Laufey Lin really came into her own during lockdown. The classically trained multi-instrumentalist made good use of her time at home, creating a healthy YouTube fanbase by posting simple clips of her singing and playing cello, piano and guitar.
This is Laufey’s first ever hometown gig, and the location of Fríkirkjan—a serene old Lutheran church by Reykjavík’s duck pond— is poignant for her, as it’s where she used to perform classical music as a youngster. Tonight however she’s left her cello at home, and after kicking off with a couple of tunes at the grand piano, she moves centre-stage to coax warm diminished chords from her lovely red Gibson guitar.
Buoyed by the rich reverb of the church space, Laufey’s mellifluous voice sits perfectly in the traditional groove created by the likes of Billie Holiday. Her lyrical topics—often reflecting lost loves and longing, which belie her youth—are exemplified in set highlight “Dear Soulmate”, a song already written for the perfect partner she has yet to meet. But we’re pretty sure we’ve just found our ideal jazz artist for the 2020s.
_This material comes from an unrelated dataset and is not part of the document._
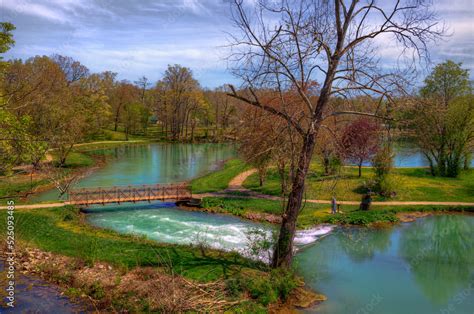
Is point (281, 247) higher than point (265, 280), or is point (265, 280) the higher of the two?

Taking the church stage before Laufey—but coming from folksy rather than jazzy roots—is Árný Margrét, a 20-year-old singer-songwriter from the Westfjords. Since taking up the guitar six years ago she has been honing her craft, quietly producing increasingly accomplished musical creations.
Árný appears diminutive on stage, performing alone beneath an imposing portrait of Christ, (an unavoidable feature of the stage set in Fríkirkjan). But Árný prepared for this—her biggest show yet—by making it her fifth gig in four days, and she remains unintimidated. Exuding a quiet confidence she delivers a flawless finger-picked guitar performance, accompanied by a voice at times reminiscent of Jeff Buckley. “Cold Aired Breeze”, an ode to the raw natural charms of her Ísafjördur home, is a definite set highlight. Wonderful gentle folk, in every sense.
Across town from the church, in the black-walled rock ‘n’ roll venue of Gaukurinn, three young MCs bound onstage with more energy than Iceland’s entire geothermal power system.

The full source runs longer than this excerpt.